Truss outputs as well, if any use.

bash-5.1# echo "123 234 irrelevant" | truss lognormalizer -r test_ruleset.rb
execve("lognormalizer", 0x2FF22C34, 0x20015668)  argc: 3
read_sysconfig(0xF0785888, 0x00000010, 0x00000005, 0xD07C6500, 0xF02269A8, 0x00000008, 0x06010000, 0xF07F83C8) = 0x00000000
__loadx(0x0A040000, 0xD045E470, 0x00000008, 0x20000D64, 0x00000041) = 0x00000000
sbrk(0x00000000)                                = 0x20000EB0
vmgetinfo(0x2FF225F0, 7, 16)                    = 0
sbrk(0x00000000)                                = 0x20000EB0
__libc_sbrk(0x00000000)                         = 0x20000EB0
kopen("test_ruleset.rb", O_RDONLY)              = 3
kioctl(3, 22528, 0x00000000, 0x00000000)        Err#25 ENOTTY
kioctl(3, 22528, 0x00000000, 0x00000000)        Err#25 ENOTTY
kread(3, " v e r s i o n = 2\r\n r".., 4096)    = 55
close(3)                                        = 0
kopen("test_ruleset.rb", O_RDONLY)              = 3
kioctl(3, 22528, 0x00000000, 0x00000000)        Err#25 ENOTTY
kioctl(3, 22528, 0x00000000, 0x00000000)        Err#25 ENOTTY
kread(3, " v e r s i o n = 2\r\n r".., 4096)    = 55
kread(3, " v e r s i o n = 2\r\n r".., 4096)    = 0
close(3)                                        = 0
kioctl(0, 22528, 0x00000000, 0x00000000)        Err#25 ENOTTY
kread(0, " 1 2 3   2 3 4   i r r e".., 4096)    = 19
kioctl(1, 22528, 0x00000000, 0x00000000)        = 0
{ "that": "234", "this": "123" }
kwrite(1, " {   " t h a t " :   " 2".., 33)     = 33
kread(0, " 1 2 3   2 3 4   i r r e".., 4096)    = 0
kfcntl(1, F_GETFL, 0x00000000)                  = 67110914
kfcntl(2, F_GETFL, 0x2FF22FFC)                  = 67110914
_exit(0)

# dos2unix test_ruleset.rb
dos2unix: converting file test_ruleset.rb to Unix format...

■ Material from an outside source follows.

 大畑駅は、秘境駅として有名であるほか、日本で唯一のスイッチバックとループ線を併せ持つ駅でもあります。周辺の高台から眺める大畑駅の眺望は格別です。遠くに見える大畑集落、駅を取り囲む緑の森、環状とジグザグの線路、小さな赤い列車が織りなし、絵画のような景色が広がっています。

# echo "123 234 irrelevant" | truss lognormalizer -r test_ruleset.rb
execve("lognormalizer", 0x2FF22C34, 0x20015668)  argc: 3
read_sysconfig(0xF0785888, 0x00000010, 0x00000005, 0xD07C6500, 0xF02269A8, 0x00000008, 0x06010000, 0xF07F83C8) = 0x00000000
__loadx(0x0A040000, 0xD045E470, 0x00000008, 0x20000D64, 0x00000041) = 0x00000000
sbrk(0x00000000)                                = 0x20000EB0
vmgetinfo(0x2FF225F0, 7, 16)                    = 0
sbrk(0x00000000)                                = 0x20000EB0
__libc_sbrk(0x00000000)                         = 0x20000EB0
kopen("test_ruleset.rb", O_RDONLY)              = 3
kioctl(3, 22528, 0x00000000, 0x00000000)        Err#25 ENOTTY
kioctl(3, 22528, 0x00000000, 0x00000000)        Err#25 ENOTTY
kread(3, " v e r s i o n = 2\n r u".., 4096)    = 53
kread(3, " v e r s i o n = 2\n r u".., 4096)    = 0
close(3)                                        = 0
    Received signal #11, SIGSEGV [default]
*** process killed ***

dbx output from the core:

# dbx lognormalizer
Type 'help' for help.
[using memory image in core]
reading symbolic information ...

Segmentation fault in asprintf at 0xd5b3ba20
0xd5b3ba20 (asprintf+0x8) 800c0000            lwz   r0,0x0(r12)

(dbx) where
asprintf() at 0xd5b3ba20
unnamed block in ln_pdagComponentSetIDs(ctx = 0x20000eb8, dag = 0x20000f08, prefix = ""), line 501 in "pdag.c"
unnamed block in ln_pdagComponentSetIDs(ctx = 0x20000eb8, dag = 0x20000f08, prefix = ""), line 501 in "pdag.c"
ln_pdagComponentSetIDs(ctx = 0x20000eb8, dag = 0x20000f08, prefix = ""), line 501 in "pdag.c"
ln_pdagOptimize(ctx = 0x20000eb8), line 529 in "pdag.c"
ln_sampLoad(ctx = 0x20000eb8, file = "test_ruleset.rb"), line 1165 in "samp.c"
ln_loadSamples(ctx = 0x20000eb8, file = "test_ruleset.rb"), line 167 in "liblognorm.c"
main(argc = 3, argv = 0x2ff22c28), line 493 in "lognormalizer.c"

(dbx) print prs
0x20002288 

(dbx) print prs->name
"this" 

 (dbx) print &id
0x2ff22a00 

(dbx) print prefix
"" 

(dbx) print id
(nil) 

(dbx) print prs->prsid
'^D' 
StrongestNumber9 commented 2 years ago

Note: Using the compat asprintf as the OS doesn't provide one.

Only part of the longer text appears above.